To protect Angkor Wat from further damage, tourists will now have to buy special slippers to climb the temple’s stairs, the Apsara Authority, which manages the Angkor Archaeological Park, announced Sunday.
“We are preparing this project,” said Tep Henn, Apsara Authority deputy director-general in charge of tourism. “We will let experts do studies of all sides.”
Tep Henn said he did not know when the slipper program will begin, how much the slippers will cost visitors or which company will receive the contract to make the slippers.
Bun Narith, the authority’s director general, confirmed the slipper project on Sunday but said further studies were still necessary.
“We need to study first whether it can be worked out or not,” he said.
Moeung Sonn, director of the National Association of Tourism Enterprises, said that the slippers should be offered free of charge to visitors because entrance tickets to Angkor are already expensive.
“Tourists are not happy with this policy,” said Moeung Sonn, who is also vice-president of the Siem Reap Chamber of Commerce. “It is good if the government can preserve Angkor from erosion without additional fees.”
Moeung Sonn claimed that a contract to make the slippers had already been awarded to a company.
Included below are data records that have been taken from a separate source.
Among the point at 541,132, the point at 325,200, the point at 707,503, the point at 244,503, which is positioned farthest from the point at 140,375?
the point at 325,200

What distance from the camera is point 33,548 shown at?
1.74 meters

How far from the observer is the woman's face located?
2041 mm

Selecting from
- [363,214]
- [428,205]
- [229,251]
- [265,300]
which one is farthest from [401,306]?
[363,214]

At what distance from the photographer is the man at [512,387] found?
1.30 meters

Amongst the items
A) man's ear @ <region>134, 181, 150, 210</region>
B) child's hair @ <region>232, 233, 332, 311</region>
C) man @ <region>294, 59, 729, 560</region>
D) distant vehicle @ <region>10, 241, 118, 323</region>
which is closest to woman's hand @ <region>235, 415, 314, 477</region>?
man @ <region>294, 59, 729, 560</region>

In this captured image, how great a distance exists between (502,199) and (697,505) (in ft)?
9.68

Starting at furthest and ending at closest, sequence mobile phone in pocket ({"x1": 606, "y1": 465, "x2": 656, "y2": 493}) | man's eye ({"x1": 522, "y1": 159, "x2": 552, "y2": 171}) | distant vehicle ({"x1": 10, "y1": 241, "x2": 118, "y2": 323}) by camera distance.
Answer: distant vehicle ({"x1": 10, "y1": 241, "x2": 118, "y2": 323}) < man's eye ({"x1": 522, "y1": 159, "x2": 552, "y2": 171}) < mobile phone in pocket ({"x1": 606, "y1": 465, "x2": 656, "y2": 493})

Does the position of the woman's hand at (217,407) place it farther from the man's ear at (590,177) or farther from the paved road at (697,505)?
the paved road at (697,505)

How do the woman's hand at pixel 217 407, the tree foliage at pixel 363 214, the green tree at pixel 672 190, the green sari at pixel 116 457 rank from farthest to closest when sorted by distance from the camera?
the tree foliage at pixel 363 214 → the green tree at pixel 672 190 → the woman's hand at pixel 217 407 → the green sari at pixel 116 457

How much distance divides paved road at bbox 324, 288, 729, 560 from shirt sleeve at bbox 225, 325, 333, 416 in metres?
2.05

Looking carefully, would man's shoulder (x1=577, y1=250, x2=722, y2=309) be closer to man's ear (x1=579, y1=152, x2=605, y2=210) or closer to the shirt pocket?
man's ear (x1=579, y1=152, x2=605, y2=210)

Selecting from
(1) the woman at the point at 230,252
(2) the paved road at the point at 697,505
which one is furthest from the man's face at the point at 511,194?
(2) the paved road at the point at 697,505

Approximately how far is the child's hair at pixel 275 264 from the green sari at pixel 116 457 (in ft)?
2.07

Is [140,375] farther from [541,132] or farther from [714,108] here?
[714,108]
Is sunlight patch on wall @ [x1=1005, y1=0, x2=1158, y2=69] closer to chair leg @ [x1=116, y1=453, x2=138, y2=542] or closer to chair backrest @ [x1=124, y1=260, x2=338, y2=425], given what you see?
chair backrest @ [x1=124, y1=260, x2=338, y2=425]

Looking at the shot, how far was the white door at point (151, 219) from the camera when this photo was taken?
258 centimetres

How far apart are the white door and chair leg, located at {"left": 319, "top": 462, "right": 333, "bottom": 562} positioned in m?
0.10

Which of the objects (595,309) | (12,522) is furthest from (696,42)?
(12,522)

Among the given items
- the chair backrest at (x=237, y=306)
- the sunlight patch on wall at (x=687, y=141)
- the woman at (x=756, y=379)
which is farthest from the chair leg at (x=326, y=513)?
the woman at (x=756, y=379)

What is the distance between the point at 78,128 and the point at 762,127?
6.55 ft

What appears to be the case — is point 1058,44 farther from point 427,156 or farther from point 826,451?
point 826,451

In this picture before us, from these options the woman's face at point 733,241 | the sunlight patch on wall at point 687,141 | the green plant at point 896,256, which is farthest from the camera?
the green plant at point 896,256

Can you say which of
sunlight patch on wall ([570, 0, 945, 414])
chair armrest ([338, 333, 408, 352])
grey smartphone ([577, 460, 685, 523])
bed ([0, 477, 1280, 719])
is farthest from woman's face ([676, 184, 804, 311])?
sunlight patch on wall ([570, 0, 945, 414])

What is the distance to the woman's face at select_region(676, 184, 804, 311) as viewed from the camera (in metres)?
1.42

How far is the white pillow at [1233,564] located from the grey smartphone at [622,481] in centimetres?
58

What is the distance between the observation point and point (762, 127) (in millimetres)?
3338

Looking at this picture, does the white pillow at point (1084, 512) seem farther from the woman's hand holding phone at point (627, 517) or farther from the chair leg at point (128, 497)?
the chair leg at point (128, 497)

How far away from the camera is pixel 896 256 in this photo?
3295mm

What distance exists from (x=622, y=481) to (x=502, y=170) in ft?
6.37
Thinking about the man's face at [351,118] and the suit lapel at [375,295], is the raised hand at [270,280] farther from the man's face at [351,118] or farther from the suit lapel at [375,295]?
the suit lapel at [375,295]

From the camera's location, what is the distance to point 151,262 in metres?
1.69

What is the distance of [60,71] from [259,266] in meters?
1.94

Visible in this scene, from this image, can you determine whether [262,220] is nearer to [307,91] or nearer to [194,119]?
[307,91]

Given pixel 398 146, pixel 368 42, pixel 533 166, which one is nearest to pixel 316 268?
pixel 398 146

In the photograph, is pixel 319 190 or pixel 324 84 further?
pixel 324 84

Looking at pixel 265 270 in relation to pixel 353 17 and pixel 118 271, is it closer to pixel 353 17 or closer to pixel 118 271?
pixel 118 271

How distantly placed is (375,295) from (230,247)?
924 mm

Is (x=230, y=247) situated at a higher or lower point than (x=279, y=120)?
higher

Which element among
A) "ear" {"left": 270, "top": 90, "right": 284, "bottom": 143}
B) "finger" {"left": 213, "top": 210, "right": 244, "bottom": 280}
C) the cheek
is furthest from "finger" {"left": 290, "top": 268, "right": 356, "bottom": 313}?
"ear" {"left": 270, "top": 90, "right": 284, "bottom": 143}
Minister of Tourism Lay Prohas said Sunday that he had not heard of the Angkor slipper project.
The special slipper would mark the second proposed fee increase at Angkor in recent months.
The Apsara Authority in May announced a $3 entrance fee increase. The price hike was to take effect June 1 but was rescinded at the last minute due to unspecified “technical difficulties.”
The authority originally said the $3 increase was necessary to cover the costs of a “free” guidebook for tourists.
The book has been widely criticized by tourism industry officials as unnecessary, especially because it is written only in English and other guides are already widely available.